Problem A – List every person named in the passage on the payroll tax debate together with a title or office, and give that title or office for each.
Problem B – Write out the part of the passage on the payroll tax debate between "President Obama won" and "special recognition today.", inclusive.

Extract to read –

Segment Open

Progressives have a spring in their step this holiday season after the debacle suffered by House Republicans in the debate over the payroll tax.

Many liberals will be surprised to learn that a good deal of the credit belongs to one of their least-favorite members of the president’s economic team: Treasury Secretary Timothy Geithner, whose economic and strategic counsel set the trap that the House hardliners fell into.

President Obama won the battle by pressing his pro- middle-class message, working wisely with Senate Republicans and Majority Leader Harry Reid to pass a bipartisan package extending the tax cut, and holding his ground when the House Republican rank-and-file refused to accept that solution.

But what made victory possible — the scenario that the president and his team so skillfully managed — was a strategic choice made by Obama and Vice President Joe Biden in December 2010, based on a recommendation from the Treasury secretary and his then-counselor (now director of the White House National Economic Council) Gene Sperling. It is the Geithner-Sperling advice that deserves special recognition today.

A year ago, the White House was facing a tricky situation. The Bush-era tax cuts were about to expire, including breaks for middle-class families (which the White House wanted to extend) and those for upper-bracket taxpayers (which the president wanted to end). Republicans were pressing hard to keep the high- end cuts in place; the president resisted.

Segment Closed

Records provided –
Segment Open

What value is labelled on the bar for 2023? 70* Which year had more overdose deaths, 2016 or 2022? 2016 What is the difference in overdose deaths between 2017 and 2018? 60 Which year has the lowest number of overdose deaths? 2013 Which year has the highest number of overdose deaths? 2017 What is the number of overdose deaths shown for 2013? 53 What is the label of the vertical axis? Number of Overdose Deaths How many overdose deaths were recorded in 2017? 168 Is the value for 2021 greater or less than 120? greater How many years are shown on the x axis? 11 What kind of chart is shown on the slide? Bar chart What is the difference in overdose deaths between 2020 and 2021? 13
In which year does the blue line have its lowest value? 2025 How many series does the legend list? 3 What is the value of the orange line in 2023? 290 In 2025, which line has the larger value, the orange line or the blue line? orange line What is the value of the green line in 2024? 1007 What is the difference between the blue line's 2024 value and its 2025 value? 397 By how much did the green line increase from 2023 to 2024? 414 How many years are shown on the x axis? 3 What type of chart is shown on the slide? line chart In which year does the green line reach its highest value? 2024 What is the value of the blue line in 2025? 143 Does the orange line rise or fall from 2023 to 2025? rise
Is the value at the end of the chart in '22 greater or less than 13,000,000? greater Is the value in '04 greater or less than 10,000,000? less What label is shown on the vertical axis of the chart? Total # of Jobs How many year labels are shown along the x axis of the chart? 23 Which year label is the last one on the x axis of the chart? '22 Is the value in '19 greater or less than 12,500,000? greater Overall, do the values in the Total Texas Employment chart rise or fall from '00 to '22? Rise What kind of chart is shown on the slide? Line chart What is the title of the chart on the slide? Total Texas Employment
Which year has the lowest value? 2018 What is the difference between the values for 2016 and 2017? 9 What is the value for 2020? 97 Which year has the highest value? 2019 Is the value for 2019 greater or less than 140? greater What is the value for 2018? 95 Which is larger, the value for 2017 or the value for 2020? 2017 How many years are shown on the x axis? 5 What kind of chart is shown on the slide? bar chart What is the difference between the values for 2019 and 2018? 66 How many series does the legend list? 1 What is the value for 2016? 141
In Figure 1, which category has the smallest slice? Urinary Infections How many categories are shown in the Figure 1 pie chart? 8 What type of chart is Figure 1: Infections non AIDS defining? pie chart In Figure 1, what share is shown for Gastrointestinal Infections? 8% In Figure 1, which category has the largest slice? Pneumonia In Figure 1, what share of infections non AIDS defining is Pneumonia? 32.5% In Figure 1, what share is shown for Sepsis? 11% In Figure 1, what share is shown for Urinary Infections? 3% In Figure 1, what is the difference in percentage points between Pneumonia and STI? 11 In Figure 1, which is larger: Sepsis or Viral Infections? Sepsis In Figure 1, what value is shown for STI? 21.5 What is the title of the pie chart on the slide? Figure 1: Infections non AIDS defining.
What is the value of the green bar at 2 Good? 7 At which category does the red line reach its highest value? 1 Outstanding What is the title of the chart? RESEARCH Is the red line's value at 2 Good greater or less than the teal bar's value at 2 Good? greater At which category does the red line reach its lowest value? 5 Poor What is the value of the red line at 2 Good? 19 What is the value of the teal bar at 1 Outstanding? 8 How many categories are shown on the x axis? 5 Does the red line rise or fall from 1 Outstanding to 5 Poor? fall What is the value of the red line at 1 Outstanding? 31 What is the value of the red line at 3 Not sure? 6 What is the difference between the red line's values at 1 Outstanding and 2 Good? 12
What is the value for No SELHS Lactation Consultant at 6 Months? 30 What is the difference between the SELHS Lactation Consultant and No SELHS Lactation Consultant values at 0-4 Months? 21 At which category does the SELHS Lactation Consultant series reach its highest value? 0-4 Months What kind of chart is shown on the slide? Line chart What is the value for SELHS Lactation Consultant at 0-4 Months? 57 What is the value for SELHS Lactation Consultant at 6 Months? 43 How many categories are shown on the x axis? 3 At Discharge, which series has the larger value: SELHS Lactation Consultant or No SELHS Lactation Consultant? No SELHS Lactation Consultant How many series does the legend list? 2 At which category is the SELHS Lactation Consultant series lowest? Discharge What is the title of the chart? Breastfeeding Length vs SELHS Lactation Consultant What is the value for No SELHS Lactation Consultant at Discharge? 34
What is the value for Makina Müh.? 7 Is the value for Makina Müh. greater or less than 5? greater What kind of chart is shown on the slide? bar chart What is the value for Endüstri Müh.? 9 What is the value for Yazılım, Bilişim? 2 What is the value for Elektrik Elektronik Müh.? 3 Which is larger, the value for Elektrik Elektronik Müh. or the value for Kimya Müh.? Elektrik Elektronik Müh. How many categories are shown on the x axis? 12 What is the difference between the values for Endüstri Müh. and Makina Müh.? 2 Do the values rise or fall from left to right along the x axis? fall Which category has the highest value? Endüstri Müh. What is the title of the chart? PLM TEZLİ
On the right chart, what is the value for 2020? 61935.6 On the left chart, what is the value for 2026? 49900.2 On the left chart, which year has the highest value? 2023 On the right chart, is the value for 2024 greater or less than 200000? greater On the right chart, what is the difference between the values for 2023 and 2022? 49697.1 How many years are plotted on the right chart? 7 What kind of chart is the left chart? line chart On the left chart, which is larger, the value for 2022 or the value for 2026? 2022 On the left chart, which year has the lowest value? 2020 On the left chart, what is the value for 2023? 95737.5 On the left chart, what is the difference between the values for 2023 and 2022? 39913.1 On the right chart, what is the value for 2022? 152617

Segment Closed

Task output A –
Timothy Geithner: Treasury Secretary
Obama: President
Harry Reid: Majority Leader
Joe Biden: Vice President
Gene Sperling: director of the White House National Economic Council (then-counselor to the Treasury secretary)

Task output B –
President Obama won the battle by pressing his pro- middle-class message, working wisely with Senate Republicans and Majority Leader Harry Reid to pass a bipartisan package extending the tax cut, and holding his ground when the House Republican rank-and-file refused to accept that solution.

But what made victory possible — the scenario that the president and his team so skillfully managed — was a strategic choice made by Obama and Vice President Joe Biden in December 2010, based on a recommendation from the Treasury secretary and his then-counselor (now director of the White House National Economic Council) Gene Sperling. It is the Geithner-Sperling advice that deserves special recognition today.